On the inhomogeneous nature of Li-intercalation and Li-plating on graphite-based anodes – an experimental study by means of high-resolution light microscopy under inert gas atmosphere

Summary:

Lithium-ion batteries (LIBs) currently represent the dominant technology in the field of rechargeable mobile and stationary energy systems. In order to ensure the longest possible life time, critical ageing mechanisms must be prevented. This includes, in particular, anode-side Li deposition (“Li plating”), which can lead to a rapid shortening of life time as well as to a deterioration of the safety characteristics. Therefore, it is necessary to develop and validate a methodology for the identification and characterization of Li plating on todays widely used graphite anodes as well as for future Si/C composite anodes. Ex situ methods typically involve taking apart the cell to perform post mortem characterization. Since Li and LiC6 are extremely reactive, ex situ techniques require very careful and resilient sample preparation workflows to minimize damage to the sensitive materials and maintain the cell conditions. For example, LiC6 reacts with moisture to form lithium (hydro) oxide. The reaction occurs by sequential formation of higher stages LiC12, then LiC18 and then LiC24. Therefore, the cell de-assembling and the subsequent characterization has to be carried out under a controlled environment such as Ar or vacuum.

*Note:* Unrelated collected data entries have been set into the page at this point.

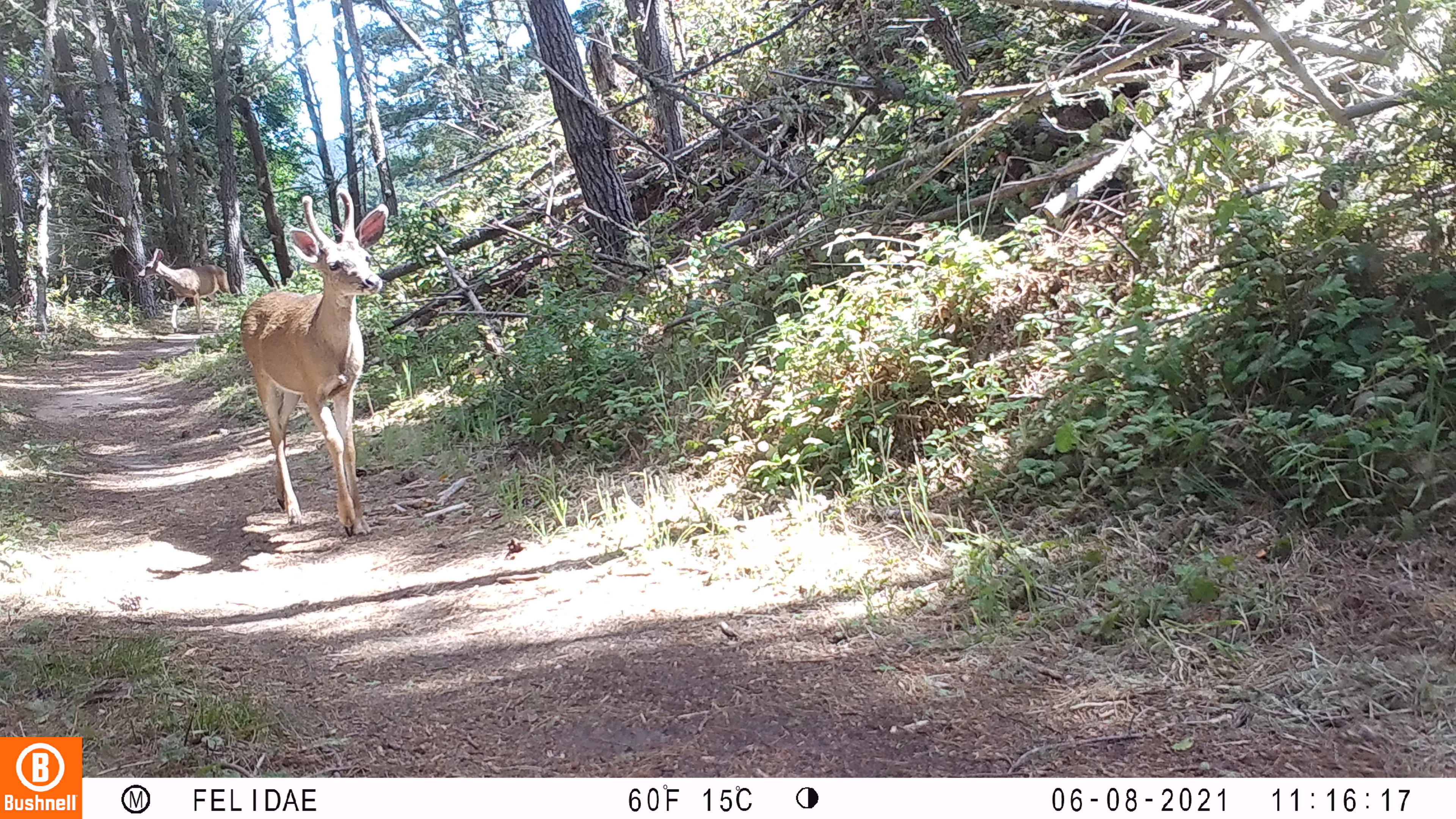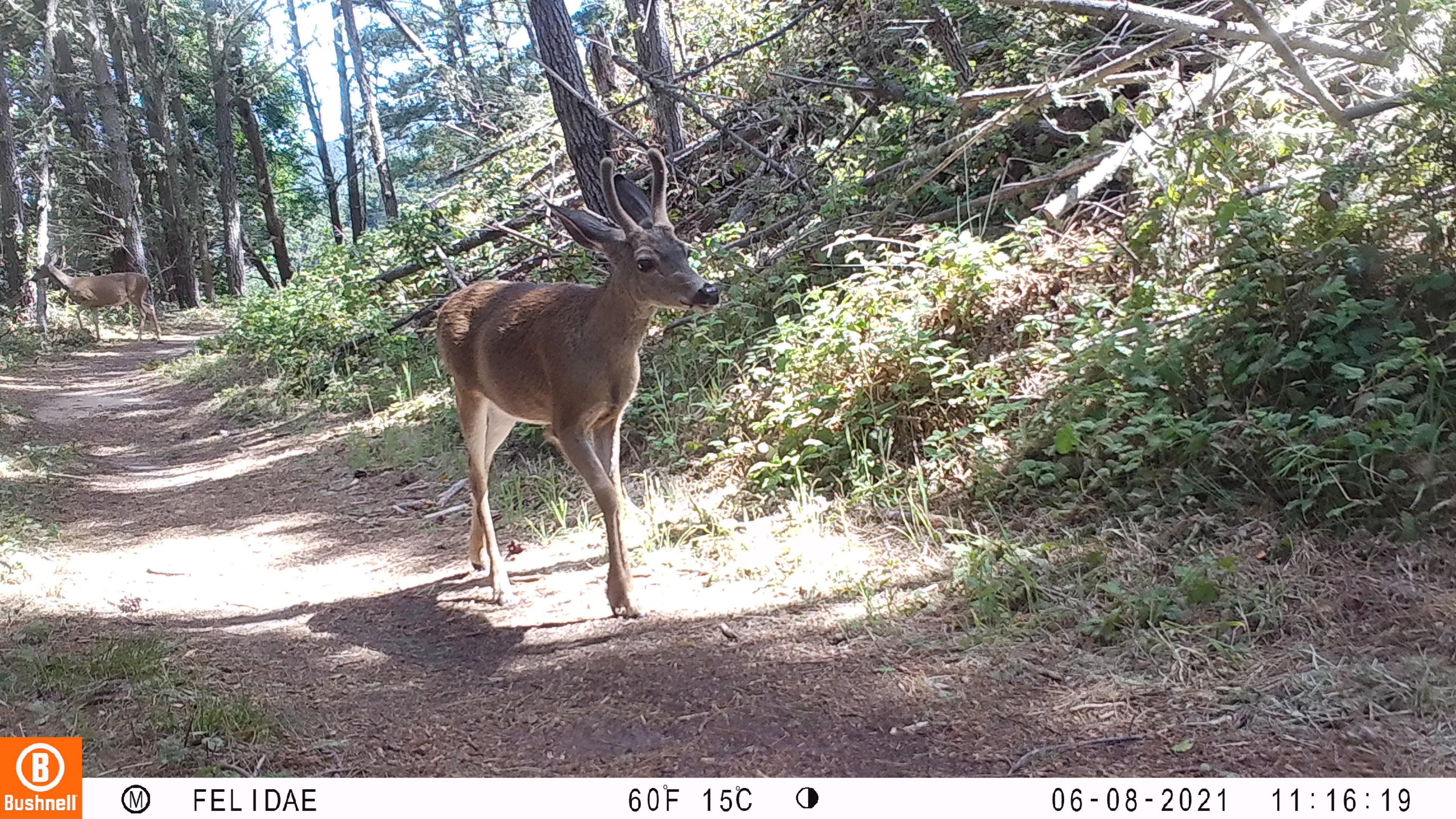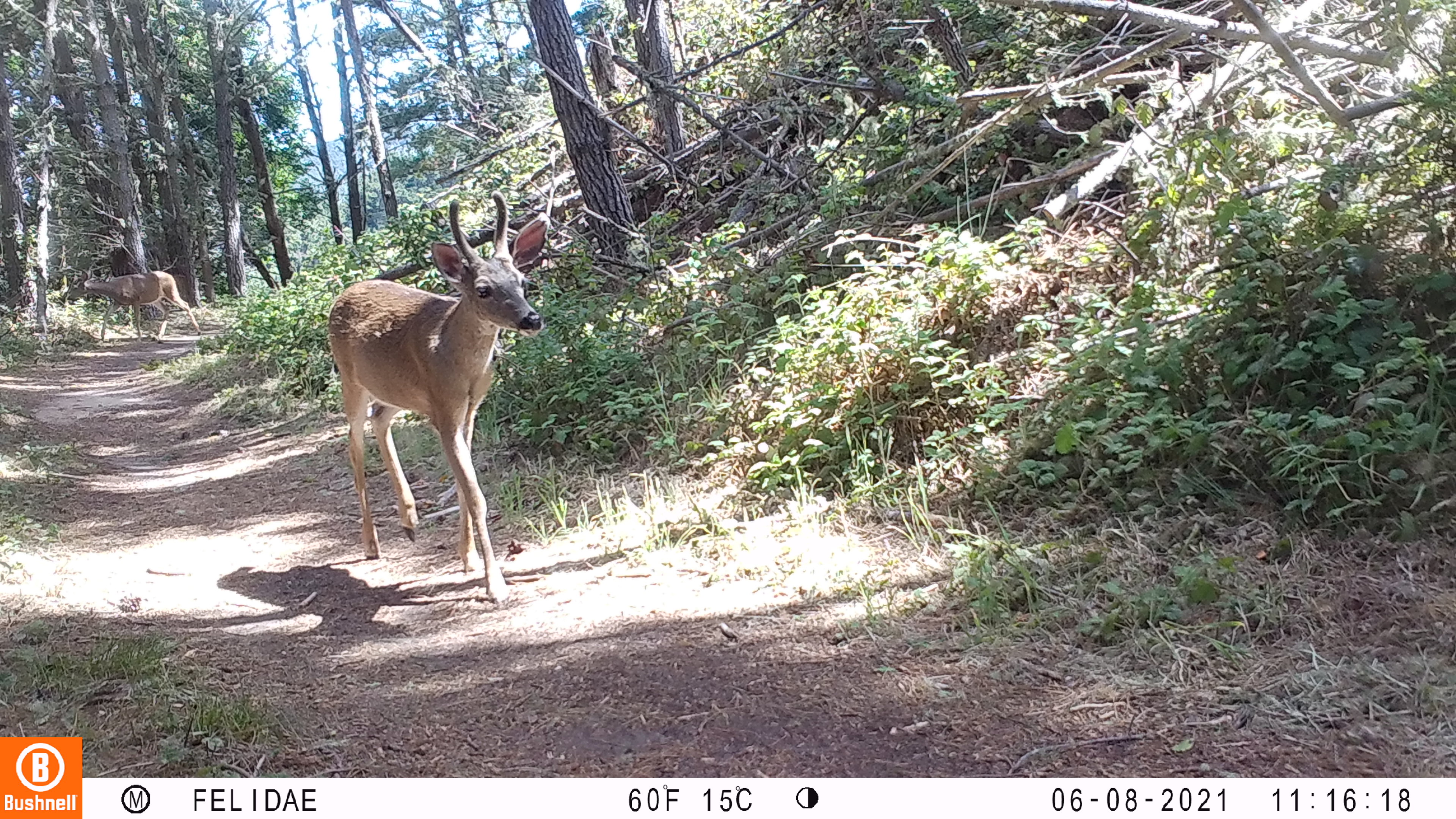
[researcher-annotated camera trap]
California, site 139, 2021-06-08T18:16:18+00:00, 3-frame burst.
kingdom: Animalia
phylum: Chordata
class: Mammalia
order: Artiodactyla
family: Cervidae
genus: Odocoileus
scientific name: Odocoileus hemionus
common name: mule deer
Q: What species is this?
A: Mule deer (Odocoileus hemionus).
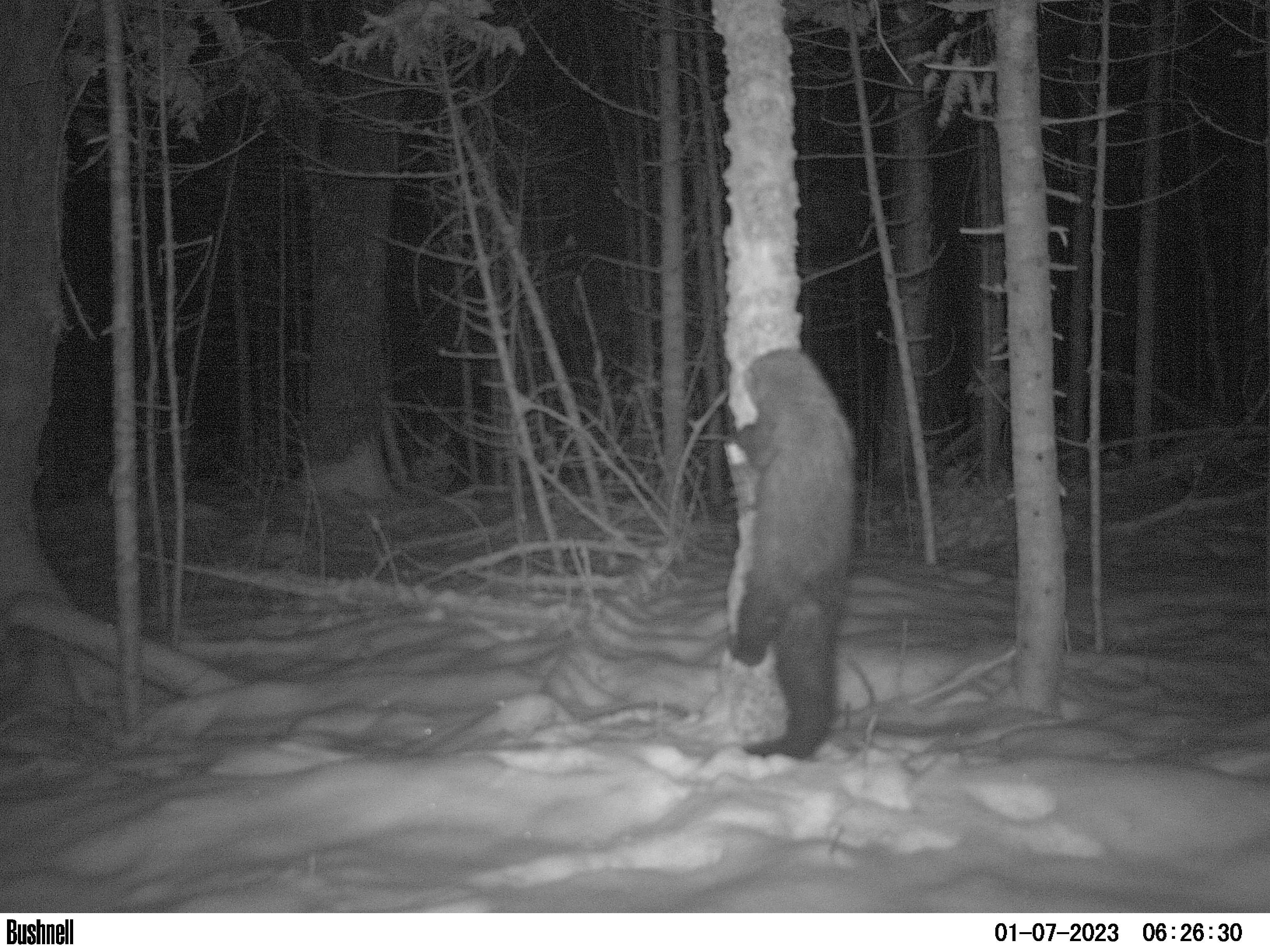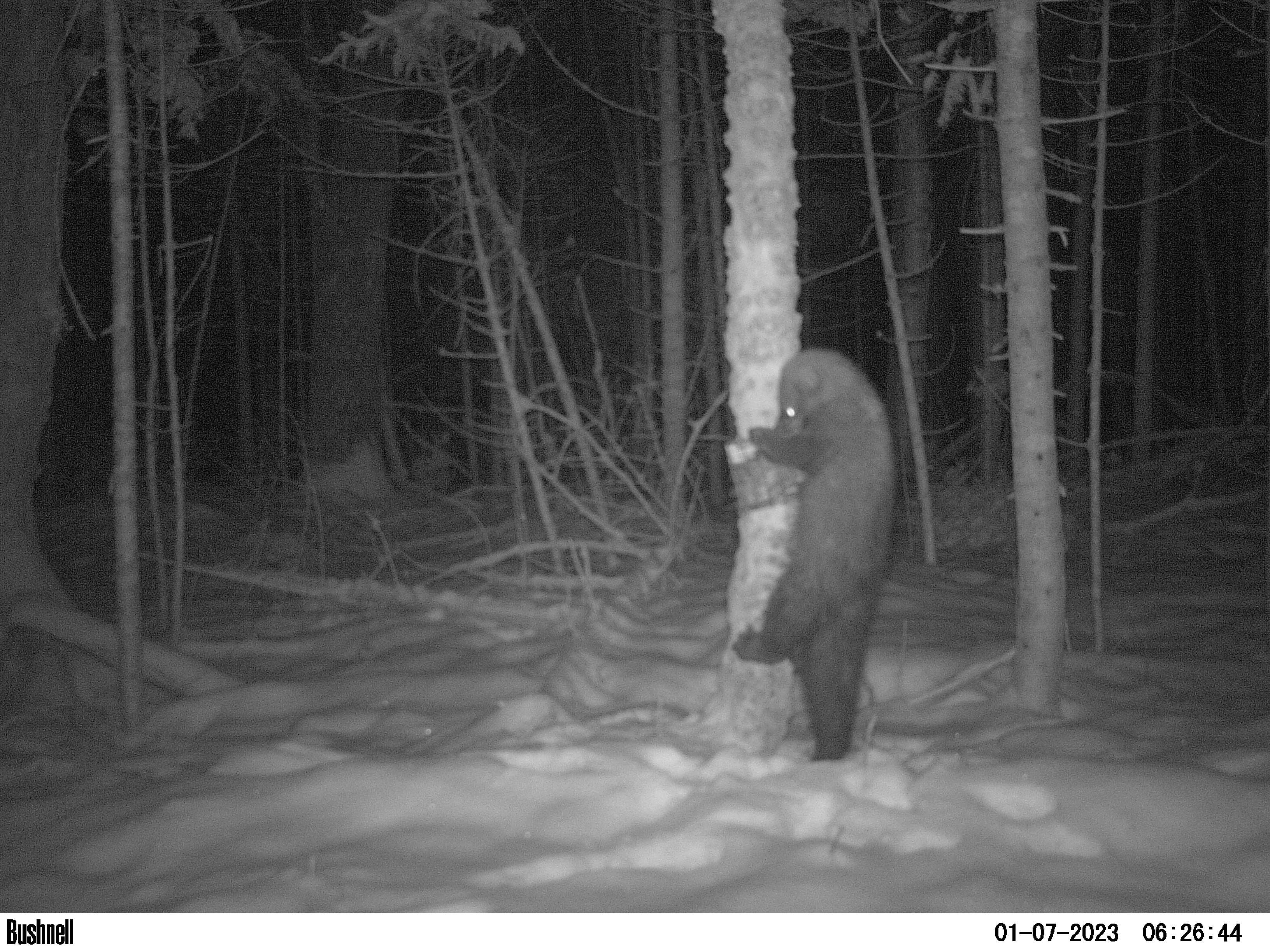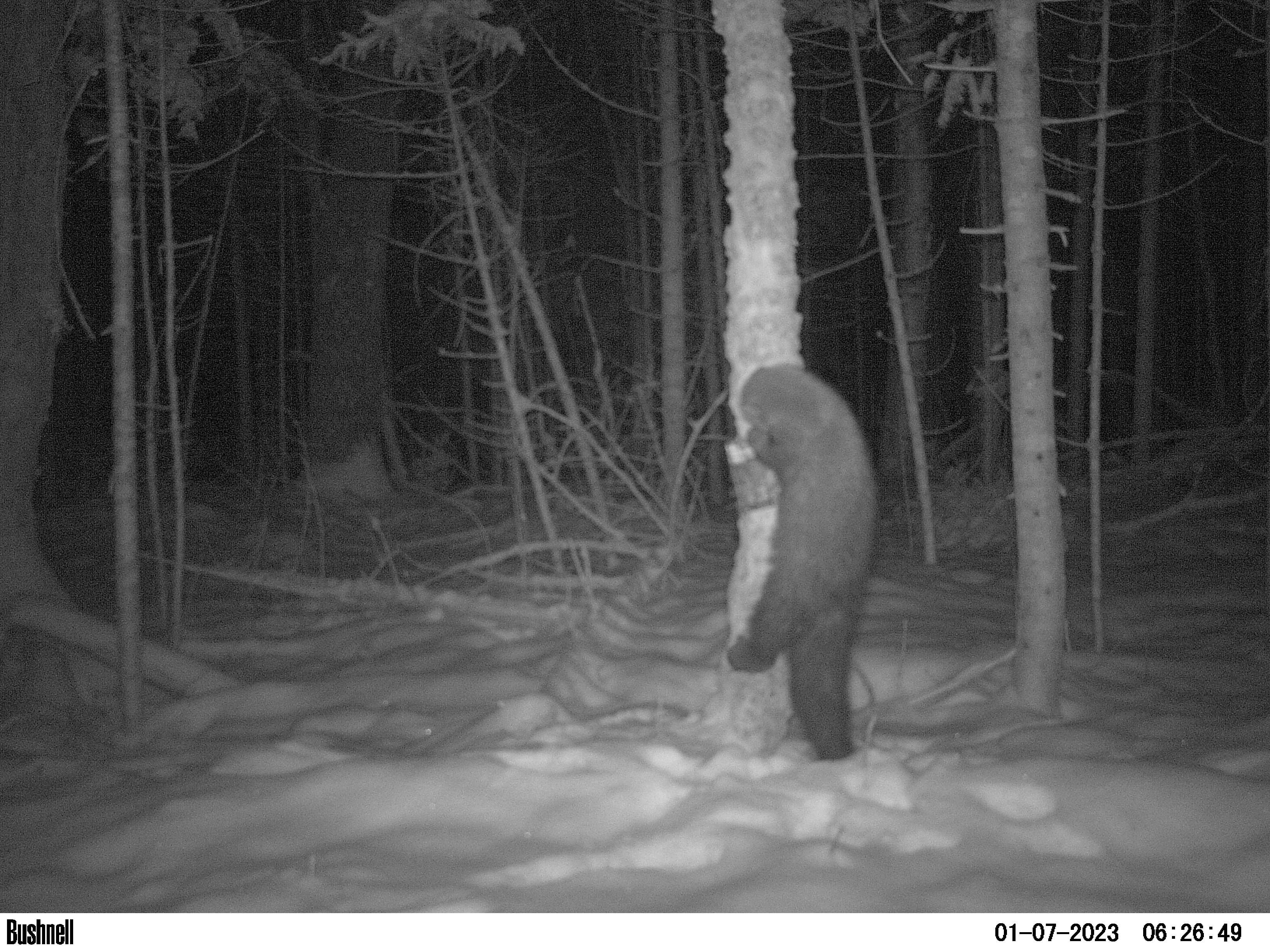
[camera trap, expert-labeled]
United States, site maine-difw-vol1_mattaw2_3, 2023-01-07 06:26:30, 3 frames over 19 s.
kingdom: Animalia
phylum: Chordata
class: Mammalia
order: Carnivora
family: Mustelidae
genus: Pekania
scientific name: Pekania pennanti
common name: fisher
Fisher (Pekania pennanti).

In this work, we want to present results from ex situ microscopic analysis of sensitive and highly reactive Li plating as well as lithiated graphite anodes. Based on high resolution surface imaging (i) the inhomogeneity of the lithium distribution, which can be recognized by distinct colors of lithiated graphite, along the electrode surface and within individual graphite particles is shown as a function of state of charge and charge rate. Also, (ii) Li plating, its onset, morphology and quantity as well as Li re-intercalation processes are studied – again depending on the state of charge and charge rate. For both cases (i and ii) the importance of a controlled inert gas environment and the influence of ambient air and moisture is investigated. To achieve these results, we set up a high-resolution light microscope in a glovebox and developed resilient preparation workflows and analytical routines in order to ensure a high reproducibility.